Storage startup Coraid may face legal action from NetApp if the company does not cease plans to sell the Coraid EtherDrive Z-Series NAS appliance based on the open-source Zettabyte File System (ZFS).
Coraid issued a letter to its customers this morning in which CEO Kevin Brown announced the company has temporarily suspended the general availability of the EtherDrive Z-Series.
The decision comes after Coraid received a legal letter from an attorney representing NetApp.
Brown wrote: “We made the decision to suspend shipment after receiving a legal threat letter from NetApp Inc., suggesting that the open-source ZFS file system planned for inclusion with our EtherDrive Z-Series infringes NetApp patents.”
Coraid launched the Z-Series in May as a complement to its ATA-over-Ethernet (AoE)-based EtherDrive SAN platform.
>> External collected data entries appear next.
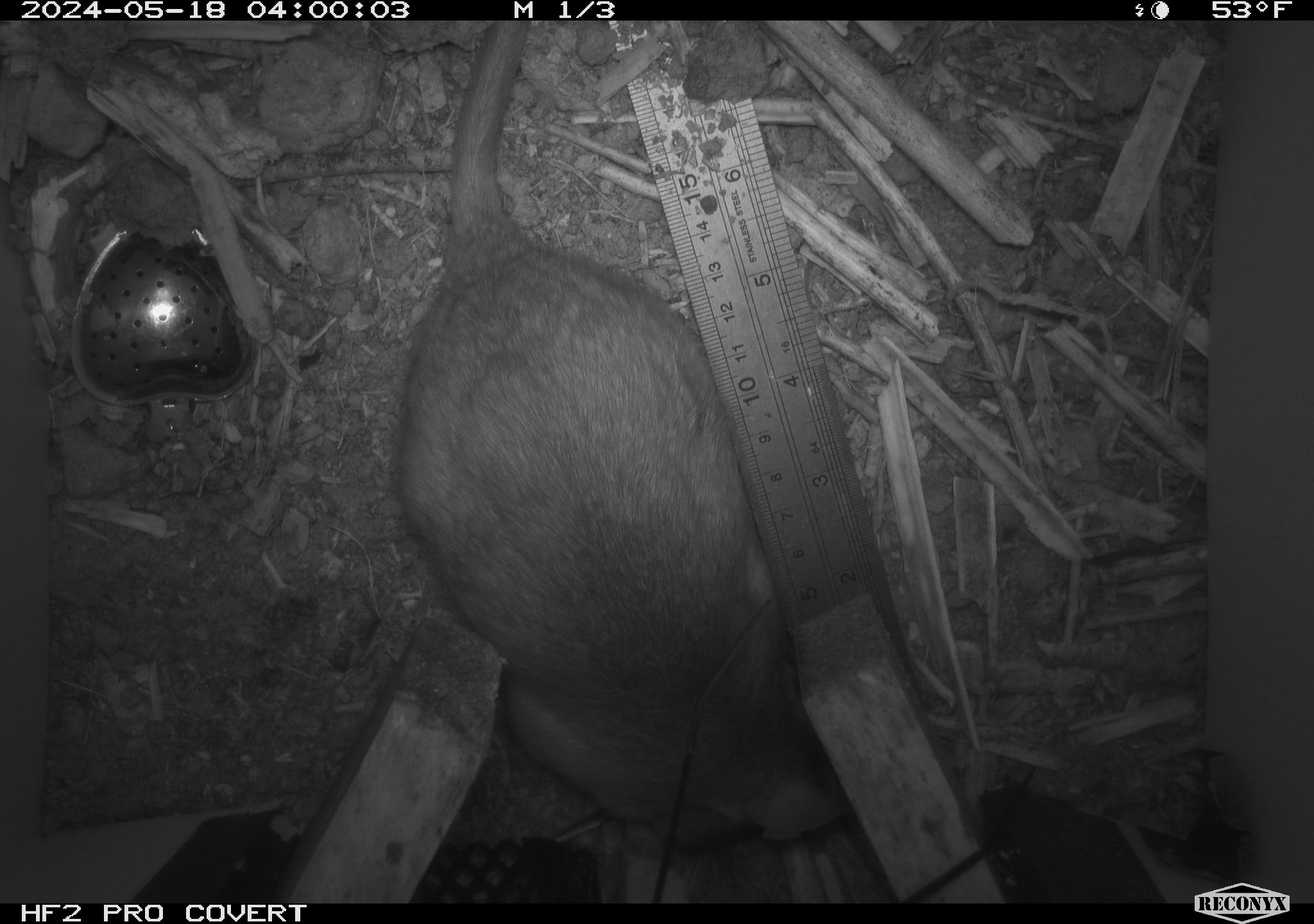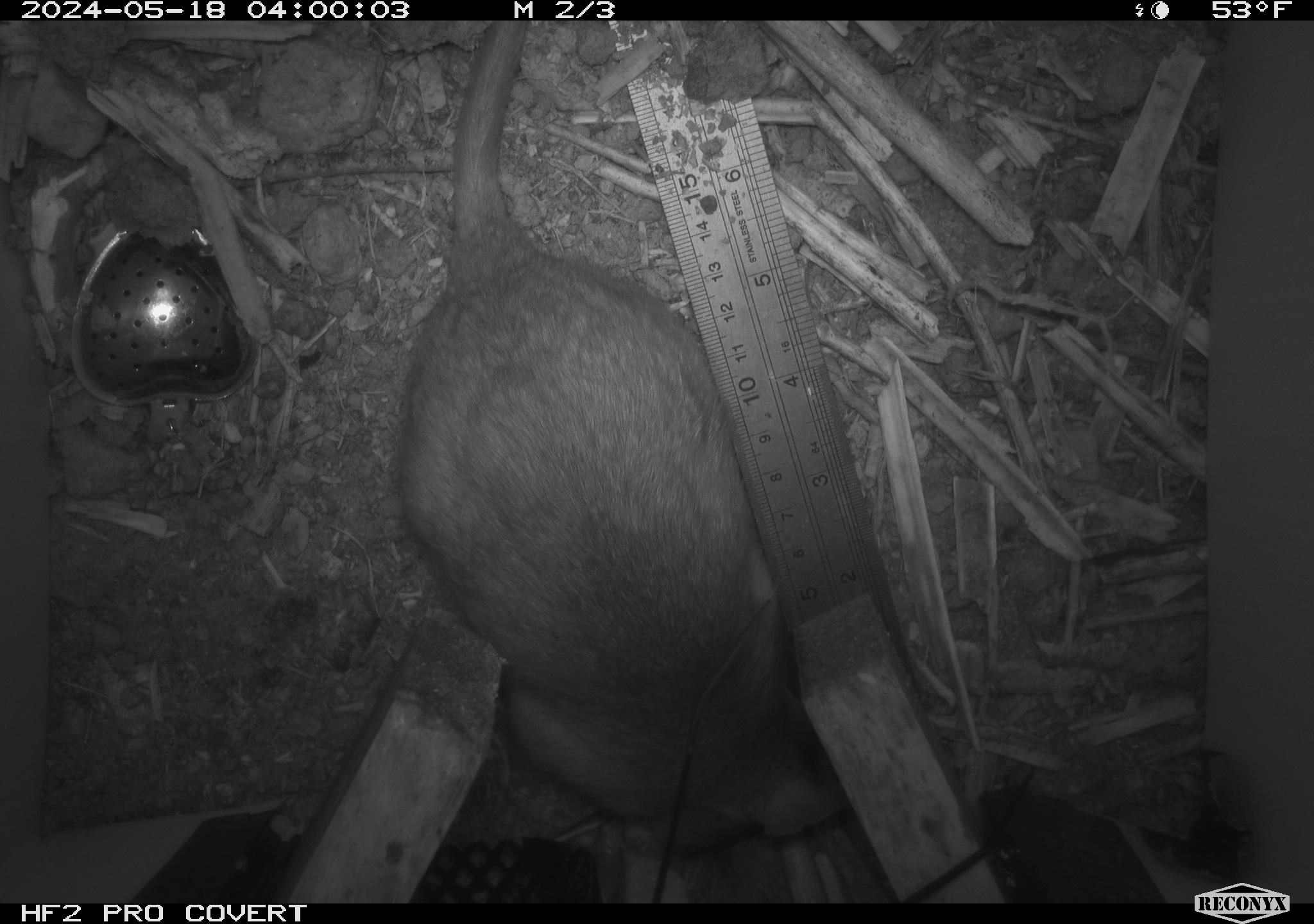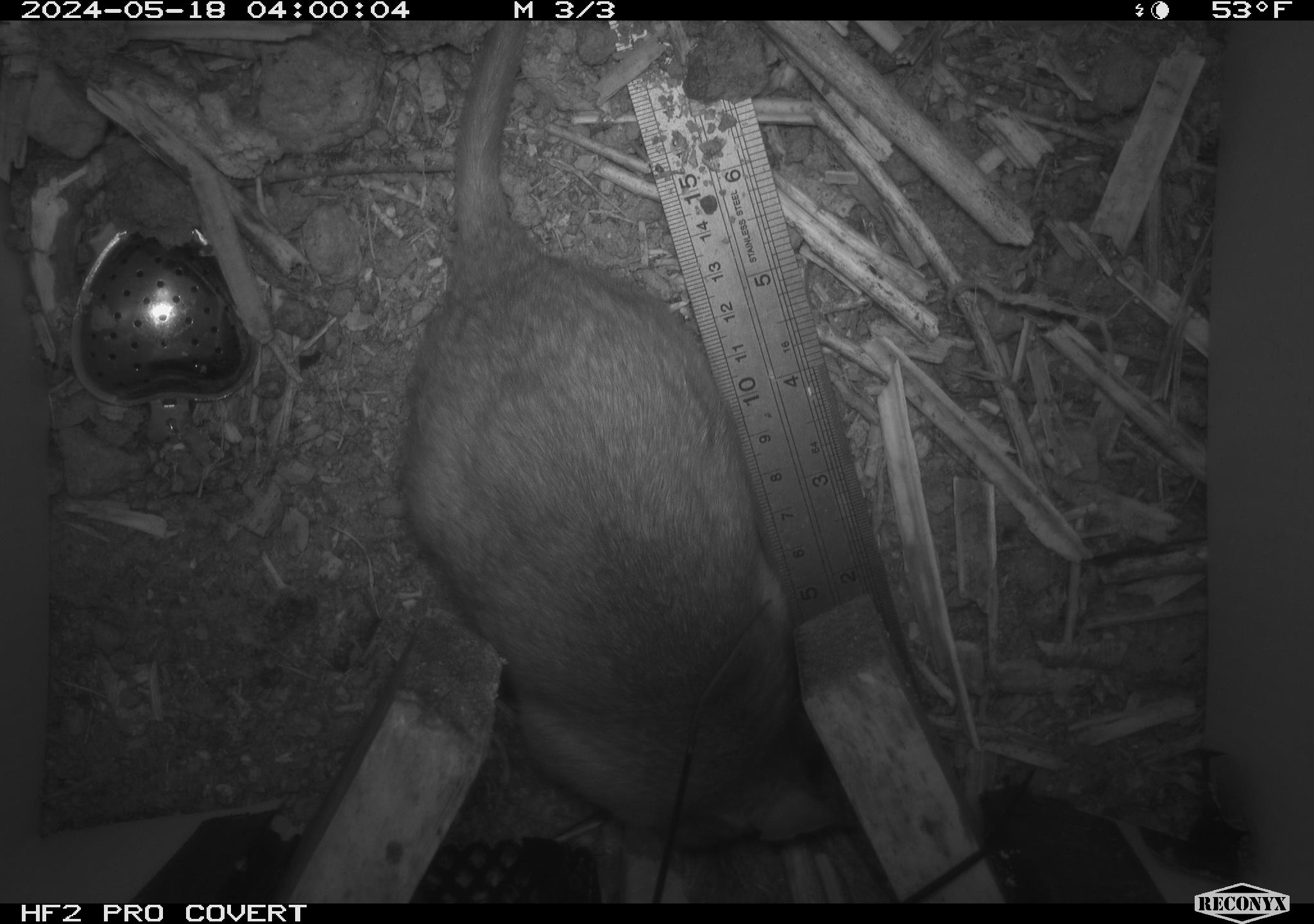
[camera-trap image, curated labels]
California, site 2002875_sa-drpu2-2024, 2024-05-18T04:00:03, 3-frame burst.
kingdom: Animalia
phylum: Chordata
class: Mammalia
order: Rodentia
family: Cricetidae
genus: Neotoma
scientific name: Neotoma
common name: pack rat or woodrat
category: neotoma species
The Z-Series NAS appliances – which have yet to ship – are said to unify the management of file-based data, along with underlying Ethernet SAN resources, from a single management interface by attaching to Coraid’s SRX-Series Ethernet SAN arrays, supporting SATA, SAS, and solid-state disk (SSD) drives, and a “scale-out” architecture.
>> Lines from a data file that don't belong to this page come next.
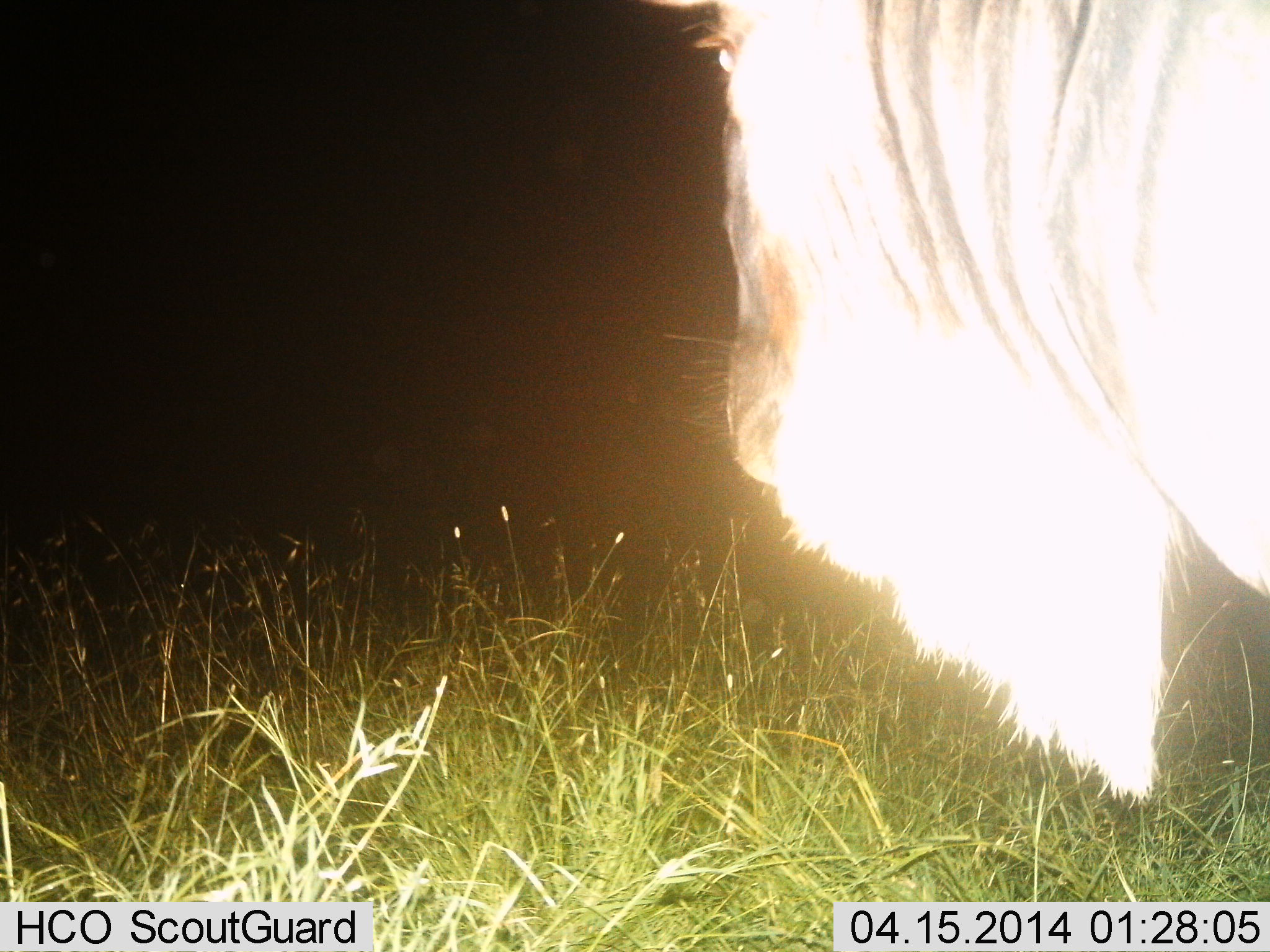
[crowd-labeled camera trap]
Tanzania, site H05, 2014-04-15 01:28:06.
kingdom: Animalia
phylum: Chordata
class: Mammalia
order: Artiodactyla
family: Bovidae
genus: Connochaetes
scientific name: Connochaetes taurinus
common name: blue wildebeest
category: wildebeest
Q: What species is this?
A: Wildebeest (blue wildebeest) (Connochaetes taurinus).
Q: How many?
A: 1.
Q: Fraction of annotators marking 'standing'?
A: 90%.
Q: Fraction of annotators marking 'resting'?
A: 0%.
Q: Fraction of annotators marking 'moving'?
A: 10%.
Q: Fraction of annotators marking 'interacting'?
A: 0%.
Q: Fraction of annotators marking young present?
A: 0%.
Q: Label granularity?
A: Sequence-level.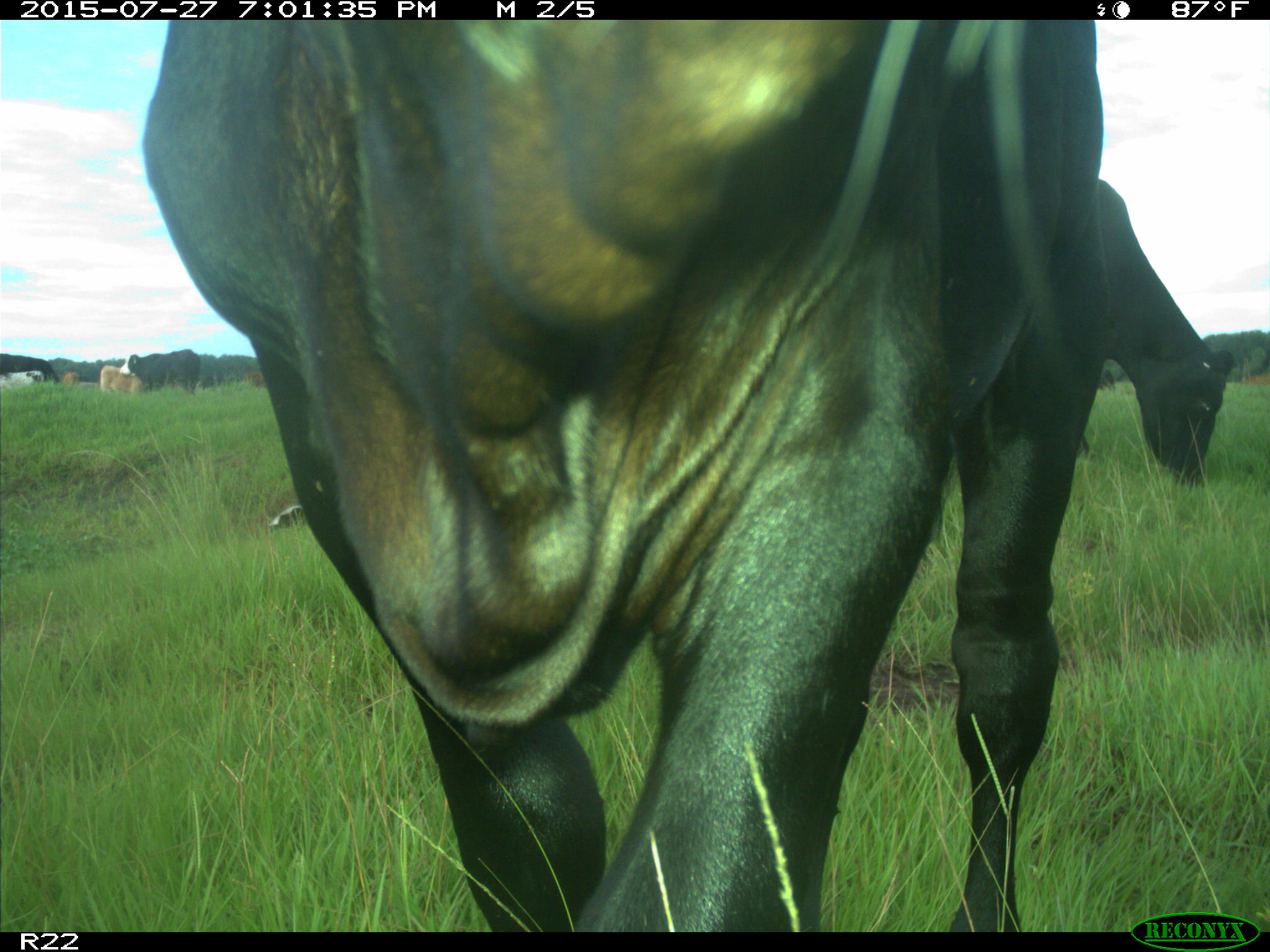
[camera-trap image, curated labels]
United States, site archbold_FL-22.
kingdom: Animalia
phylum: Chordata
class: Mammalia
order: Artiodactyla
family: Bovidae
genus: Bos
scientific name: Bos taurus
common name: domestic cow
This is not NetApp’s first round of legal wrangling over ZFS. Far from it. NetApp filed suit to stop Sun Microsystems from distributing and commercializing the ZFS software back in 2007. Oracle has since acquired Sun and, according to sources, the two are still embroiled in settlement talks.
Oracle is maintaining an online library of documents related to the case, including the related patents and court papers. However, the site has not been updated in more than six months.
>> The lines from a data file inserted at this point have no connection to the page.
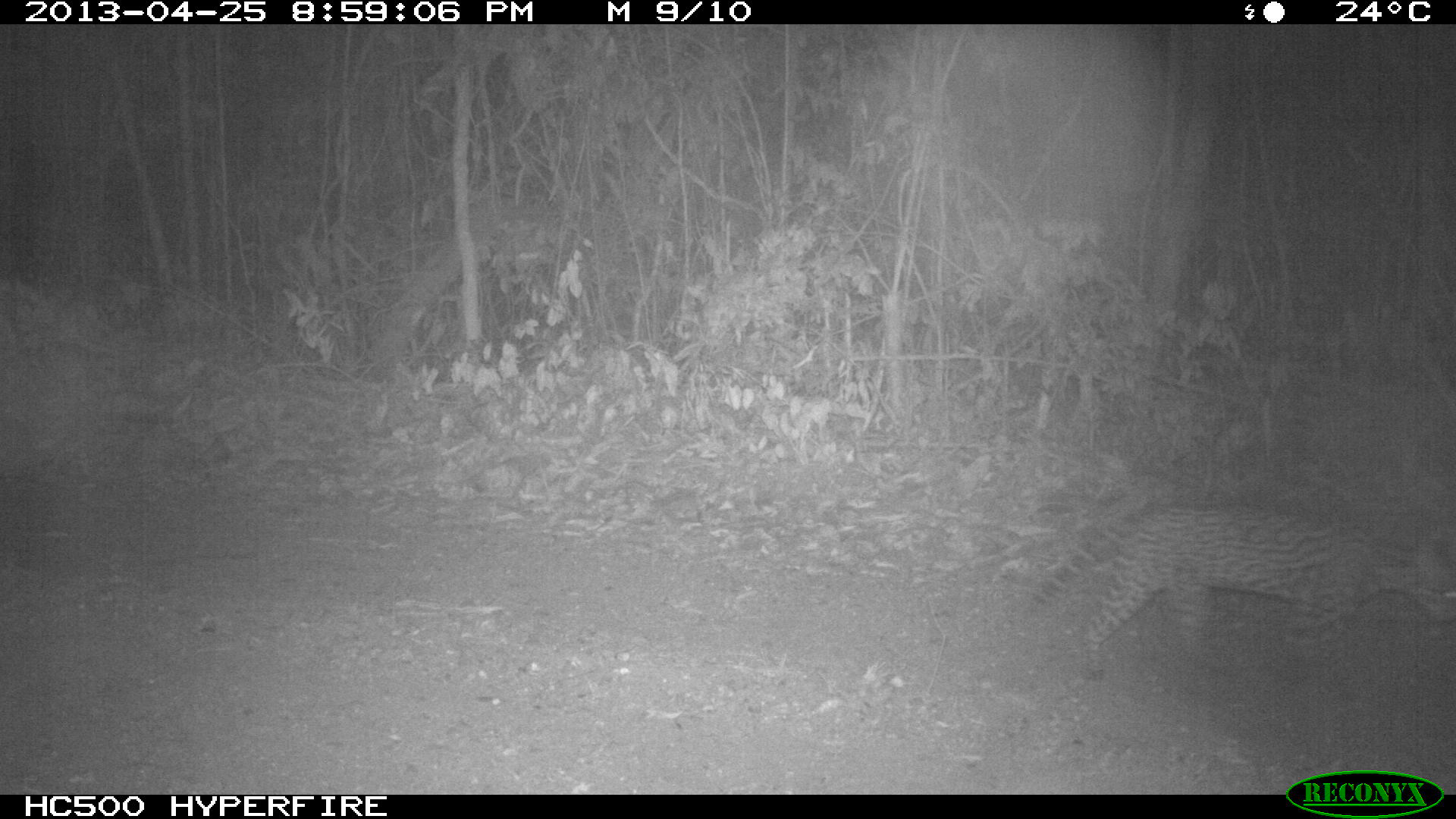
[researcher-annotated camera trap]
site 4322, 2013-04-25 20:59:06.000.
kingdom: Animalia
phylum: Chordata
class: Mammalia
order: Carnivora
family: Felidae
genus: Leopardus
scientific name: Leopardus pardalis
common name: ocelot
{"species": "Leopardus pardalis (ocelot)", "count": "1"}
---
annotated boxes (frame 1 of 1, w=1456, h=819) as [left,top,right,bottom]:
leopardus pardalis: [1032,499,1454,693]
NetApp could not be reached for comment at press time.
According to Brown, Coraid will suspend the availability of the Z-Series while it tracks settlement talks between NetApp and Oracle.
Coraid will continue selling its core Ethernet SAN platform and hopes to reinstate the Z-Series in the coming months.
If successful, NetApp could throw a very large wrench in Coraid’s NAS plans. Coraid had been selling Linux-based NAS systems for four years (roughly 12% of the company’s 1,100 customers are running the Linux NAS head), prior to the debut of the Z-Series.
Carl Wright, executive vice president of sales and product management at Coraid, recently told InfoStor that Coraid expects NAS sales to account for about 40% of its total revenue going forward. The company is betting on ZFS as the technology that will help the company reach its goal.